Muroy et al. Neuroimmunol Neuroinflammation 2020;7:166-82  I  http://dx.doi.org/10.20517/2347-8659.2020.16            Page 167

               INTRODUCTION
               Microglia are the resident myeloid-lineage cells of the brain. They actively provide homeostatic surveillance
               of the brain parenchyma, playing critical roles during development, maintenance, and repair throughout
               the life of an organism. As innate immune cells, however, microglia are also capable of mounting a full
                                                                                                       [1-6]

               inflammatory response to environmental challenge in order to clear threats and restore homeostasis .
               Microglia express pattern recognition receptors including Toll-like receptors to sense changes in their
               environment, such as infection by pathogens or endogenous danger signals. They can then respond by
               releasing proinflammatory mediators such as tumor necrosis factor alpha (TNFα), interleukin 1 beta (IL-1β),
               IL-6, reactive oxygen species, and reactive nitrogen species including nitric oxide (NO) to protect against
               threats [1,5,7] .


               Although beneficial when their production is tightly controlled, deregulated or sustained microglial
               production of inflammatory mediators can lead to collateral damage of surrounding neurons and other
               cells [5,7,8] . Thus, the transition to an activated state, as well as timely resolution of the inflammatory
               response, must be tightly regulated. Increasing evidence suggests that, during aging, microglia lose
               homeostatic function and acquire a proinflammatory phenotype that exacerbates aging-related brain
                          [9]
               dysfunction . Indeed, aberrant microglia activation has been found in many types of age-related
               neurodegenerative conditions, for example Parkinson’s disease (PD) and Alzheimer’s disease (AD), which
               are marked by inflammatory processes involving glia, and microglia in particular [9-11] .

               Since excessive production of proinflammatory mediators is neurotoxic [8,12-14] , various molecular
               mechanisms exist to regulate transcriptional repression of inflammatory gene expression. For example,
               basal state repression, that is, before the arrival of an activating signal, is generally carried out via
               recruitment of co-repressor complexes that prevent initiation of inflammatory gene transcription. After
               stimulation by an activating signal, additional mechanisms can maintain quiescence by restraining active
               transcription. Finally, numerous mechanisms mediate the timely resolution of the inflammatory response
               at the transcriptional level, including transrepression mechanisms that can remove transcription factors
               from inflammatory gene promoters [8,15-18] .
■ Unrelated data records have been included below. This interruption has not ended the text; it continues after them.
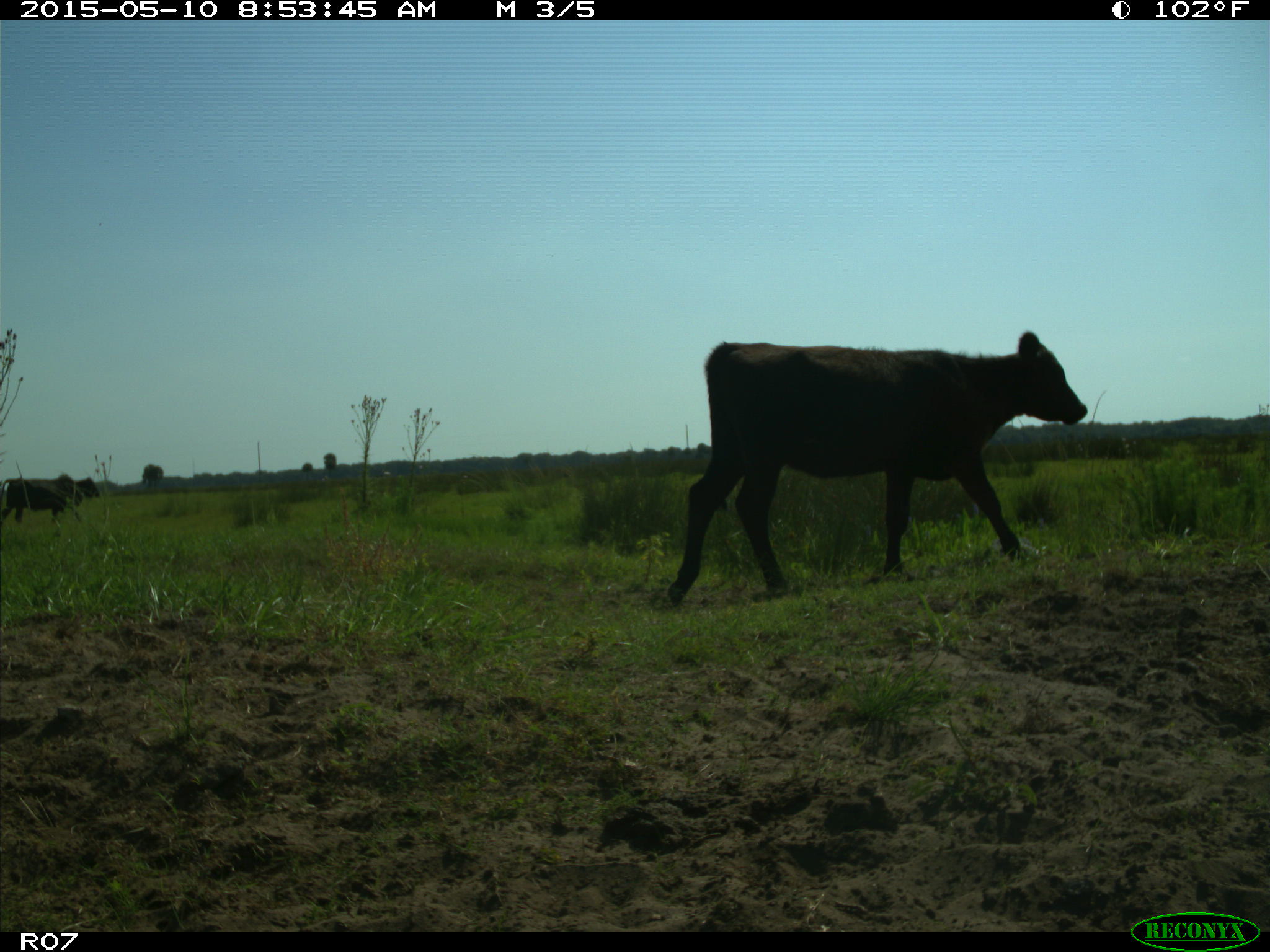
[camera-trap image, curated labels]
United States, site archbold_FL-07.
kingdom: Animalia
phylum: Chordata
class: Mammalia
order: Artiodactyla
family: Bovidae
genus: Bos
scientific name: Bos taurus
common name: domestic cow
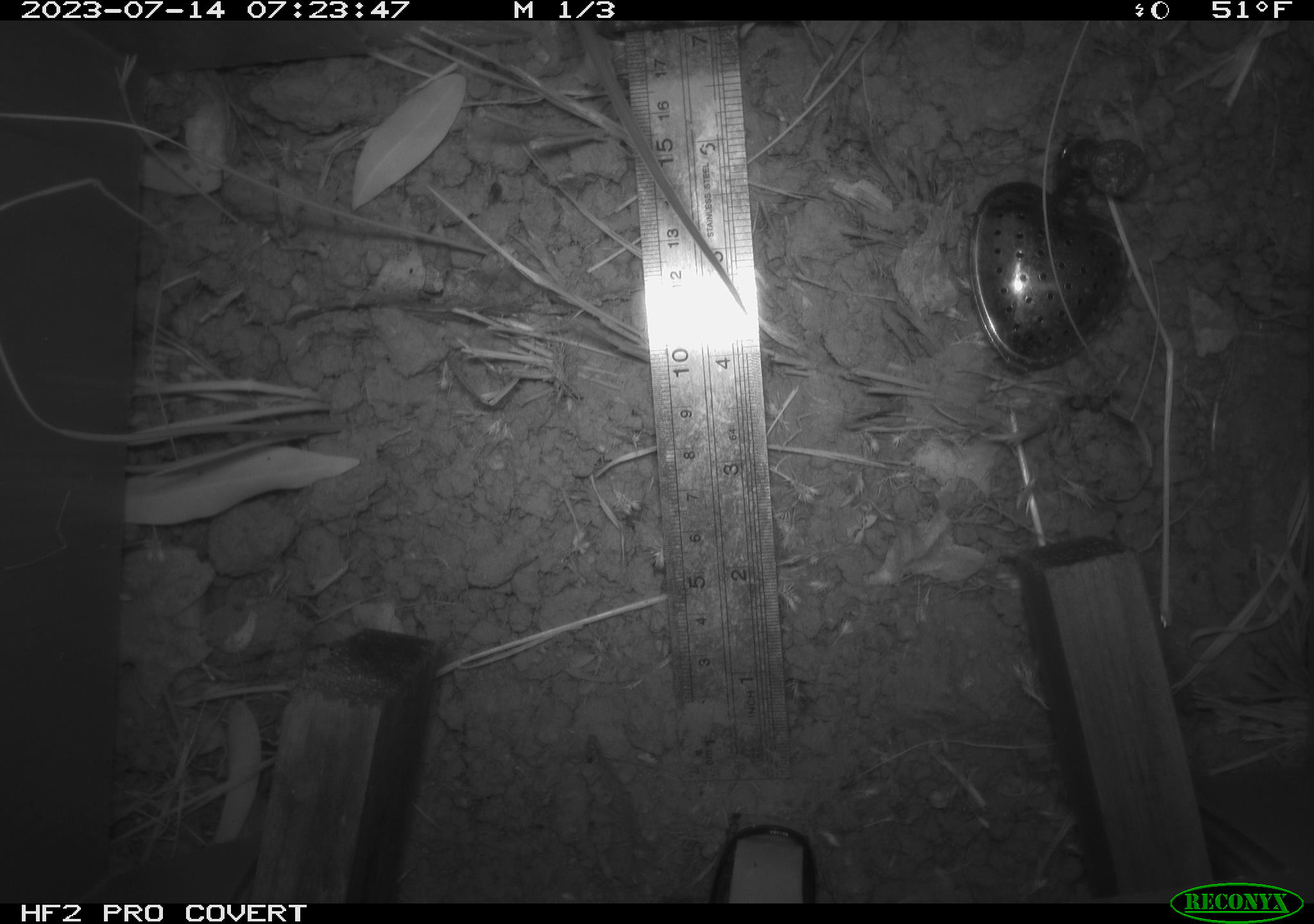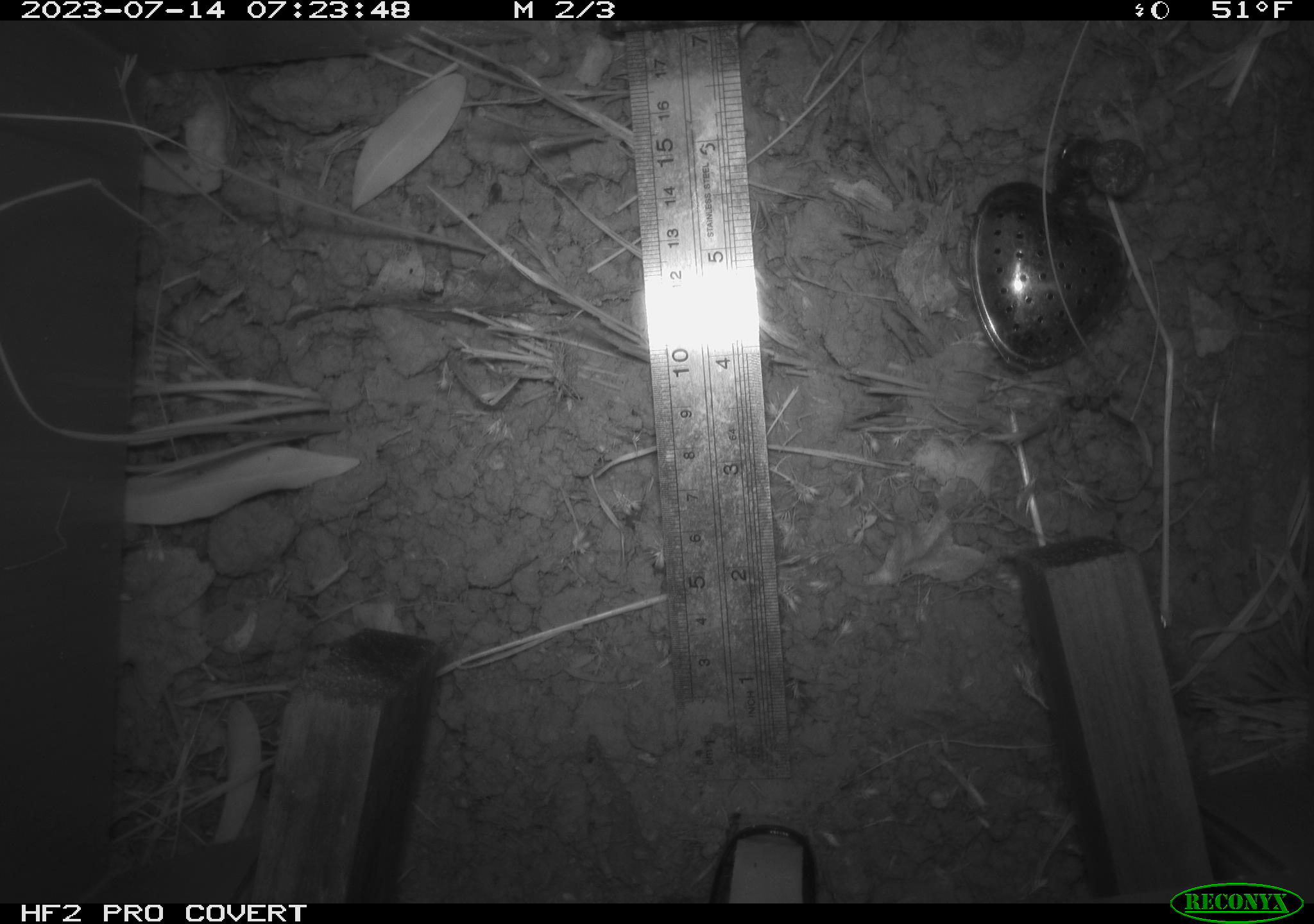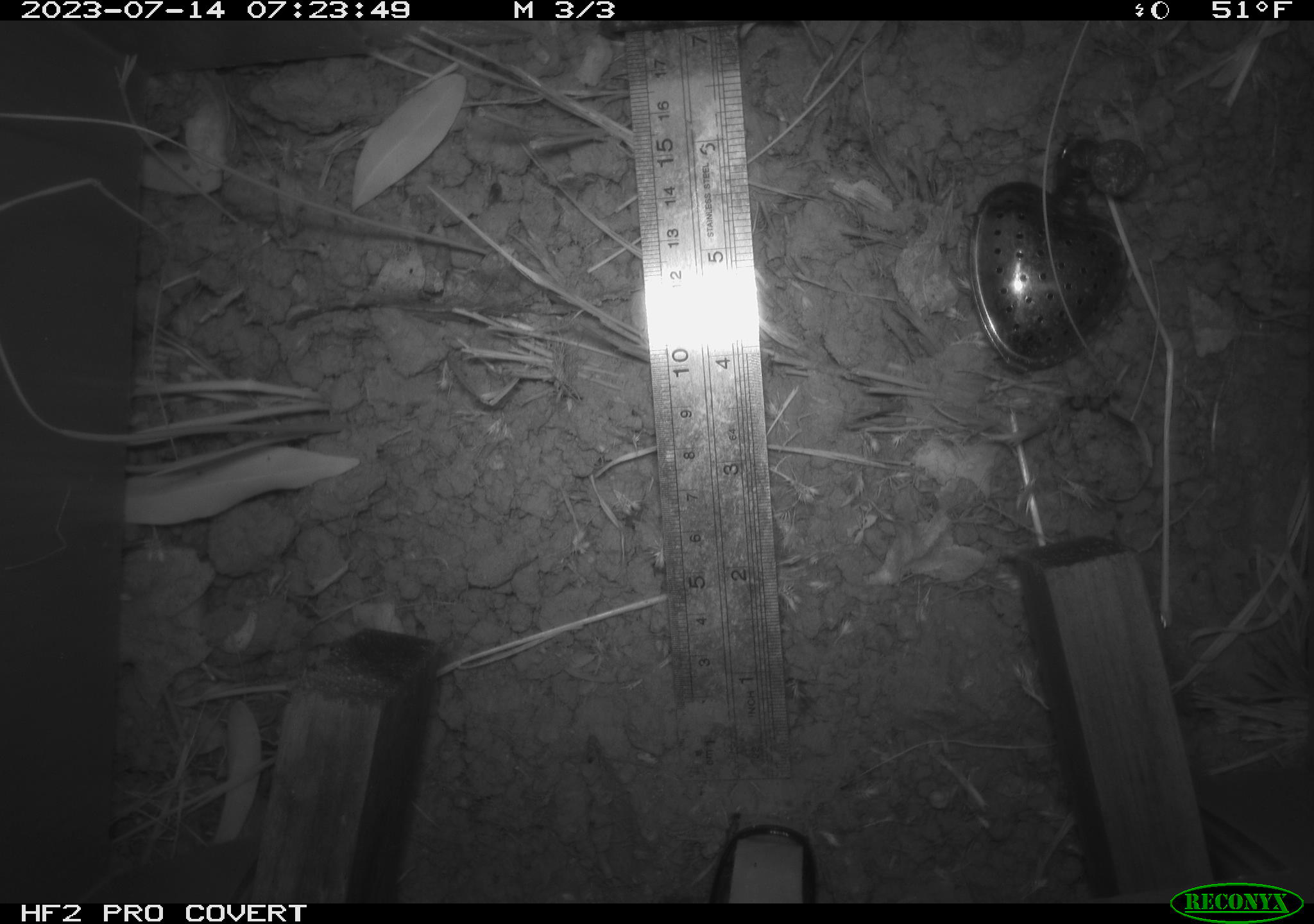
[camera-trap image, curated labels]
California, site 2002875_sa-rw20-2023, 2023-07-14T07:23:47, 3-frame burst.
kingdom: Animalia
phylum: Chordata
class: Mammalia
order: Rodentia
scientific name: Rodentia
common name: rodent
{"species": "rodent (Rodentia)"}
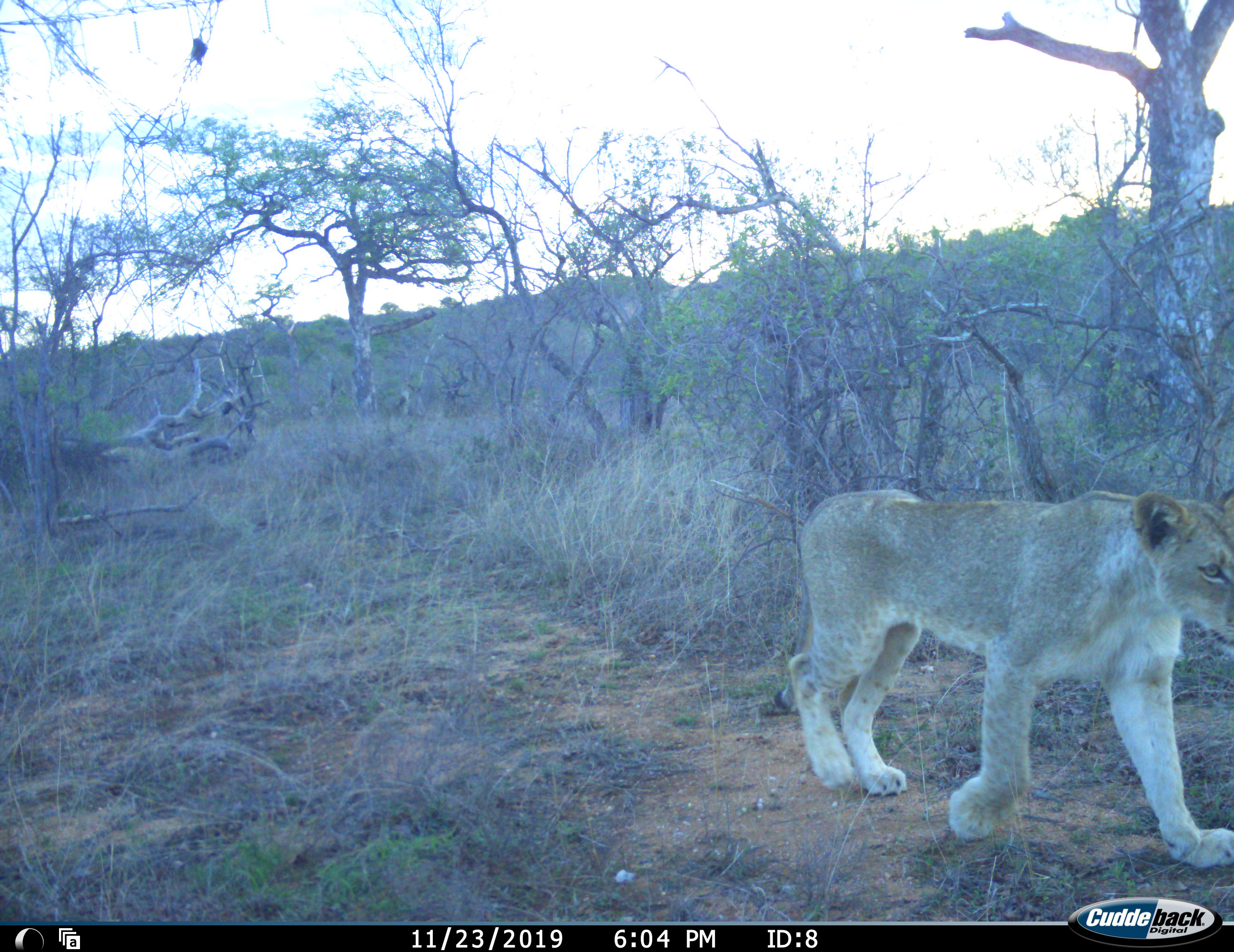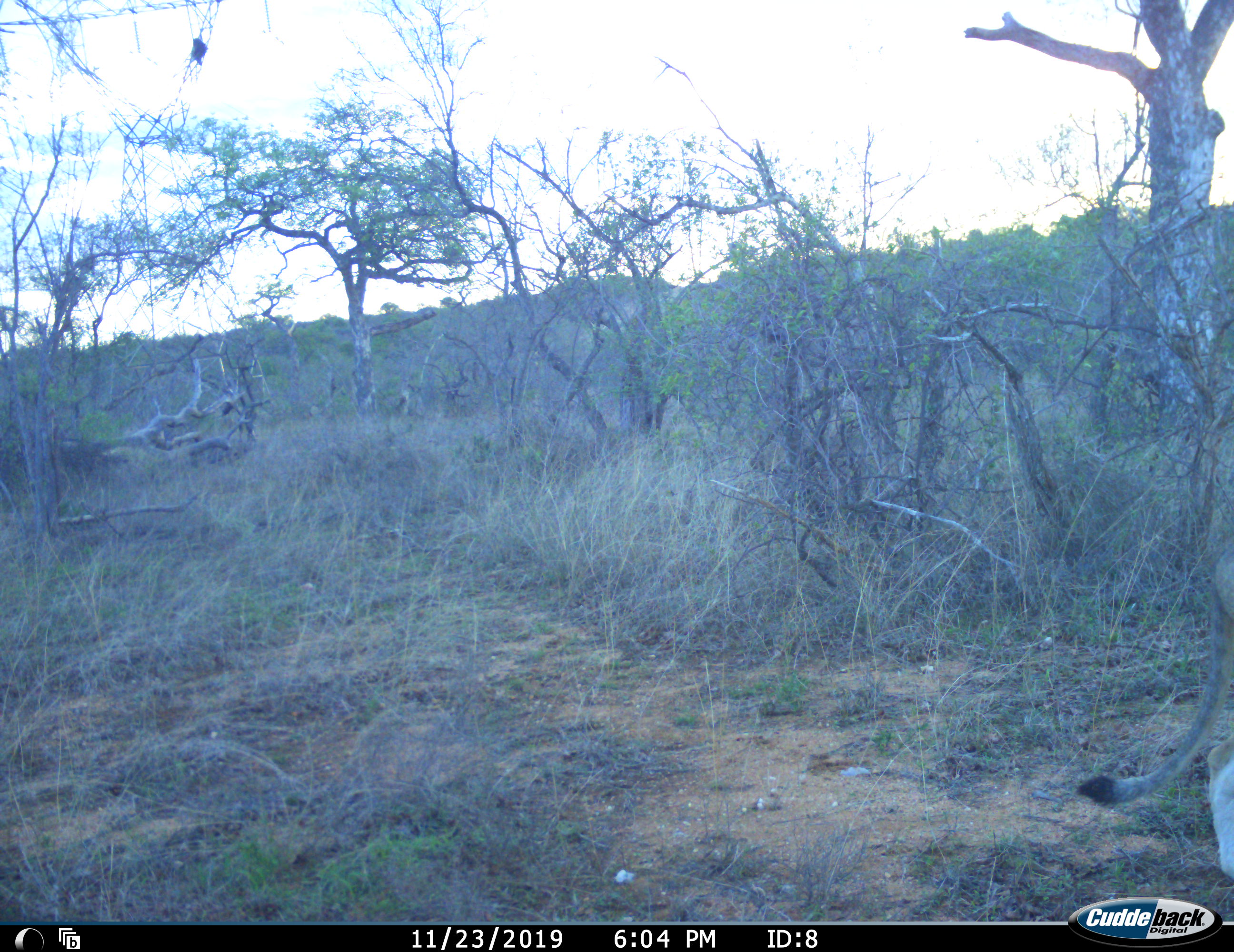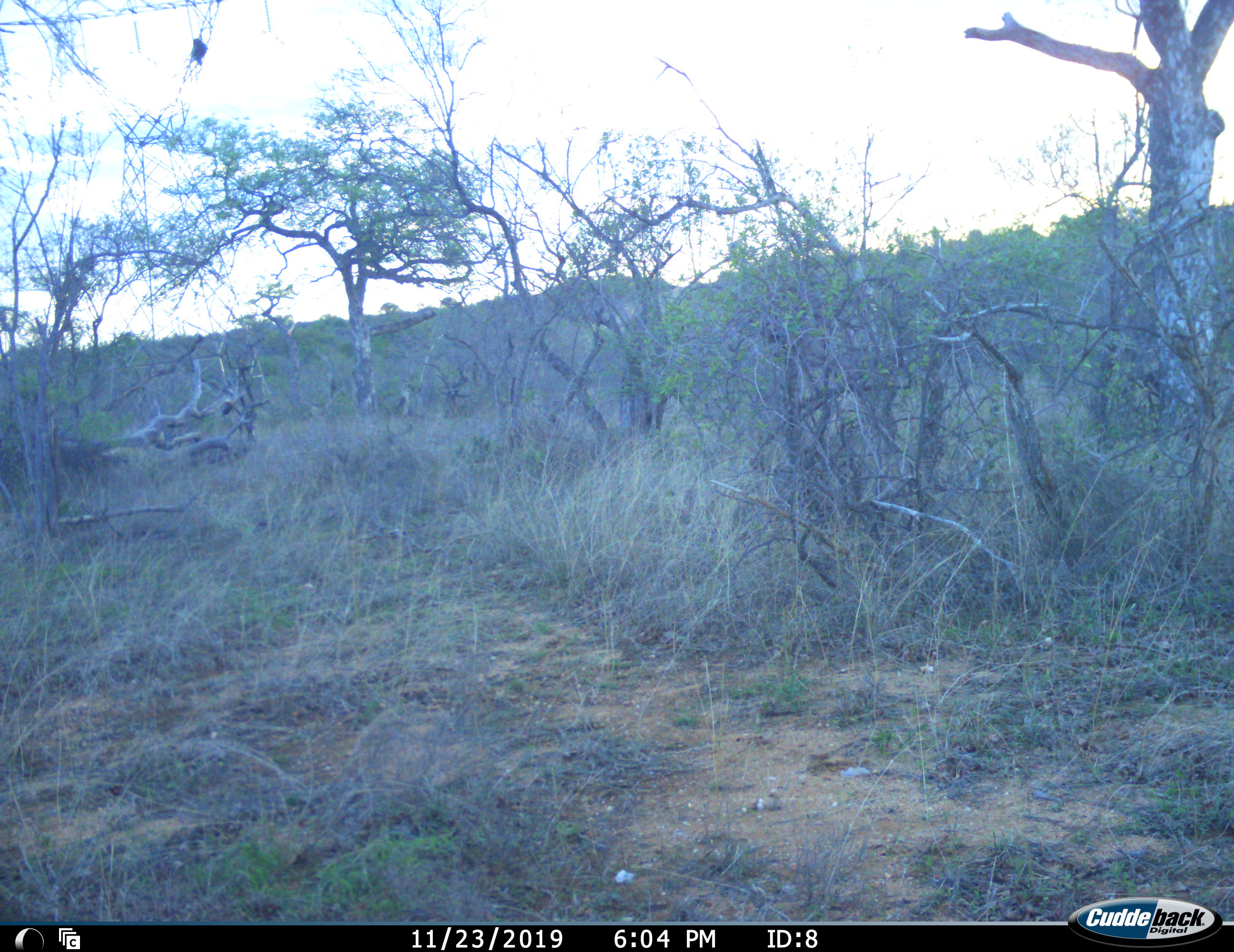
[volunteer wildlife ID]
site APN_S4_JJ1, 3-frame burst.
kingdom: Animalia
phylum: Chordata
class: Mammalia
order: Carnivora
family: Felidae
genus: Panthera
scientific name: Panthera leo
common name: lion female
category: lionfemale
Lionfemale (lion female) (Panthera leo), count 1. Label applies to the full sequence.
               Studies have also highlighted an important role for chromatin modifications in the transcriptional control
                                                                           [21]
               of inflammatory gene expression [19,20] . A recent study by Soreq et al. , which compared transcriptional
               profiles of different brain cell types and regions throughout healthy human aging, found microglial gene
               expression profiles as being one of the most predictive markers of biological age in the brain. The same
               study identified a relatively unknown gene, PHD finger protein 15 (PHF15), among the top 25 differentially
               expressed genes in microglia during aging. Work in embryonic stem cells, as well as sequence and
               structural similarity to other members of the PHF family, indicate that PHF15 is a putative chromatin-
                                    [22]
               mediated gene regulator .
               Given that aging skews microglia towards a proinflammatory phenotype, and that PHF15 was found
               to be highly upregulated during non-pathological aging, we sought to determine whether Phf15 might
               regulate microglial inflammatory function. We found that Phf15 strongly represses proinflammatory
               gene expression, regulating both basal and signal-dependent activation and modulating the magnitude
               and duration of the mouse microglial inflammatory response. Importantly, Phf15 seems to regulate
               proinflammatory and interferon type I (IFN-I)-dependent gene expression. Increased IFN-I tone and
               proinflammatory cytokine expression are both hallmarks of the aging brain [23-26] . Our findings suggest that
               Phf15 is an important novel repressor of microglial inflammatory function that might work to counteract
               age-induced inflammation in the healthy, aging brain.